◆ PROBLEMS TO WORK ON ◆
A. Answer these questions from the beach account below, one answer per line, marked as the questions are:
(i) How long was the drive to get there?
(ii) Which storm had the other tropical storm been following?
(iii) About how far north was the sole beach patrol member?
B. List every geographic place name mentioned in the beach account below.
C. Translate this sentence from the beach account below into Spanish: "The soothing seafoam was the perfect antidote for the five hour drive endured to get there."

◆ SOURCE EXTRACT ◆
┌──

After settling into the quaint inn we'd reserved through the long weekend, the beach called for inspection. Other than a more-seaweed-tumbleweed-packed than usual high tide fence across the sand, the beach appeared to be undamaged by the recent storm. The sun was high and behind us already, the time being late afternoon. Staking a sun umbrella into the sand, we hopped across the hot sand and ran into the ocean, deep enough to jump into the first line of breakers. The soothing seafoam was the perfect antidote for the five hour drive endured to get there. Sun baked skin drank in the cool salt water, beading up on our aloe vera sun-screened arms. We walked deeper - she jumping over waves, me diving under and lazily kicking (only to rise to the surface and kick in earnest; loudly and wetly). We continued the game for a few minutes more, and then she appeared to bore and return to shore as I kicked under another wave, and then another.
What was unknown, at this time, was that another tropical storm had been following Irene, only to veer east of her track deeper into the Atlantic Ocean. While none of the rain or winds would reach shore from that storm, its effects would still be felt. Specifically, its effects upon the eastern shore tides. What was unknown, at this time, was that the tides would have a greater pull than usual. Also that, unlike the sweat and hairspray infused shore of New Jersey where I grew up, there was no sandbar along the edge of the Outer Banks to dampen the ocean's pull. Also that, about ten miles north, the sole "Outer Banks Beach Patrol" member was packing his four-wheeler with a set of "Dangerous Current" flags, to warn people out of the water. Knowing any of this may have chased me out of the water sooner. Instead, I was floating on my back watching my girlfriend walk back to our seats, diving under a wave, floating to watch a cloud pass, diving under another wave.

└──

◆ EXCERPTED DATA ◆
┌──

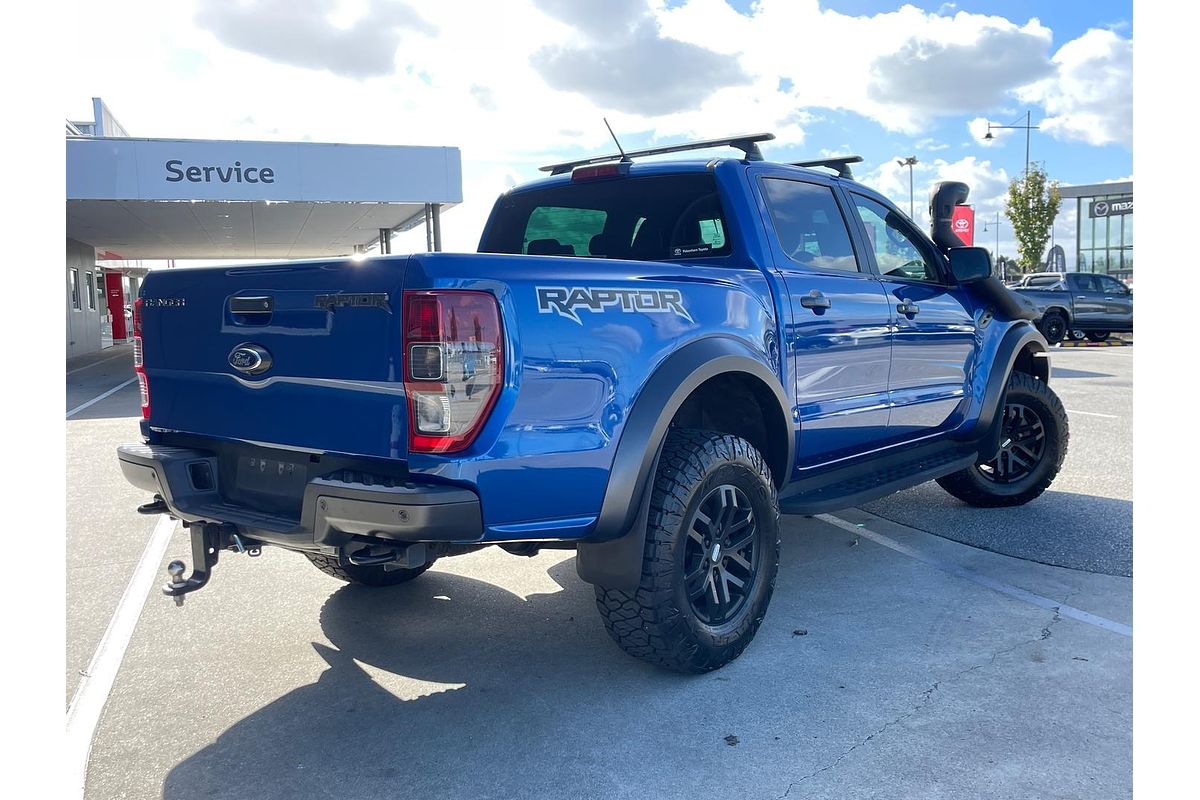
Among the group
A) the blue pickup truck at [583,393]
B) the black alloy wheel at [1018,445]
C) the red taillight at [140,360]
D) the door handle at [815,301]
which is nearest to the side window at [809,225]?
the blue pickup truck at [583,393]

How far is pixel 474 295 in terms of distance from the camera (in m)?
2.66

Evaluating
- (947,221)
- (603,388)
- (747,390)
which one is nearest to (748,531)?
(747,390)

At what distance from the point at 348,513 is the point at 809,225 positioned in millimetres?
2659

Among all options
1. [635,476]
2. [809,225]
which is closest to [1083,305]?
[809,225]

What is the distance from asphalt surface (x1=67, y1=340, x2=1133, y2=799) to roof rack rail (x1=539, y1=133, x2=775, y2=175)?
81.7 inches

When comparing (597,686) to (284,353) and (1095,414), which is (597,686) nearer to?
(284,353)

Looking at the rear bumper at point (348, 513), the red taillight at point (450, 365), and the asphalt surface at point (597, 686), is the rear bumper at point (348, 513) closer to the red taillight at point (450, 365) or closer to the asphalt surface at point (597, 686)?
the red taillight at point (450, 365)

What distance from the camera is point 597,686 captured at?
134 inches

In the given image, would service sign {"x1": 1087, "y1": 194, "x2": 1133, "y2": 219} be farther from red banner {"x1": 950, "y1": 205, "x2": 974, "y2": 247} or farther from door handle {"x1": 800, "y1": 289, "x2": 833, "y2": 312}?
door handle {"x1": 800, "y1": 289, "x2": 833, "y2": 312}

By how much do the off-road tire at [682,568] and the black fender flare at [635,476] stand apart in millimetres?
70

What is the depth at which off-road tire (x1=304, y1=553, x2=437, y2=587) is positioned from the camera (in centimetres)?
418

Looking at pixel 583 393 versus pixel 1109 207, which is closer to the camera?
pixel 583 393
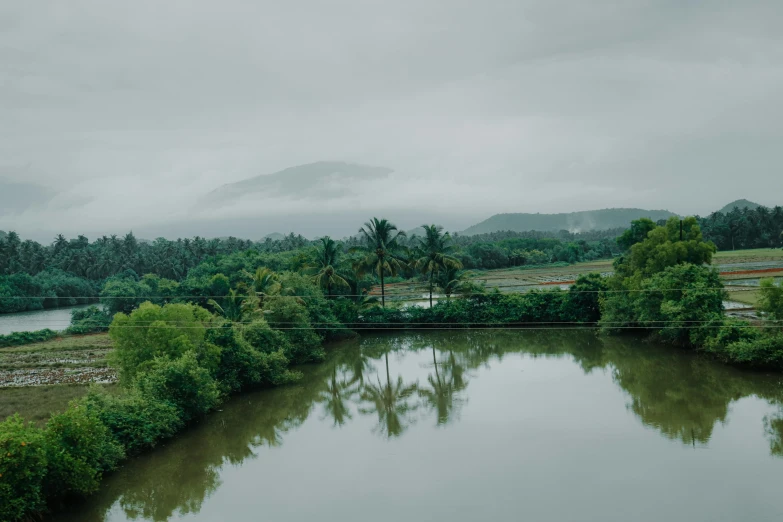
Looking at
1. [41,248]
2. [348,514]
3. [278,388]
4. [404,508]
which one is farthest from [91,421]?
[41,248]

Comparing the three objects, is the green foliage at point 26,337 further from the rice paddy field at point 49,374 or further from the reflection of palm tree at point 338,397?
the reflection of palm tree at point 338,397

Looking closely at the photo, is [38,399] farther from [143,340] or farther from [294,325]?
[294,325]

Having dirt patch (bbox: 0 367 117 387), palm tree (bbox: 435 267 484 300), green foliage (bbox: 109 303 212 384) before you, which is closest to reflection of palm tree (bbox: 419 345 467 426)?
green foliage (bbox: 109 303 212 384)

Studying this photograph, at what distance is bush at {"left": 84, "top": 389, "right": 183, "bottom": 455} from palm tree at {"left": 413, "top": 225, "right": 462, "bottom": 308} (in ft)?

└──

◆ EXPECTED RESULTS ◆
A.
(i) Five hours
(ii) Irene
(iii) About ten miles north

B.
Atlantic Ocean
New Jersey
Outer Banks

C. La relajante espuma del mar fue el antídoto perfecto para el viaje de cinco horas que se soportó para llegar allí.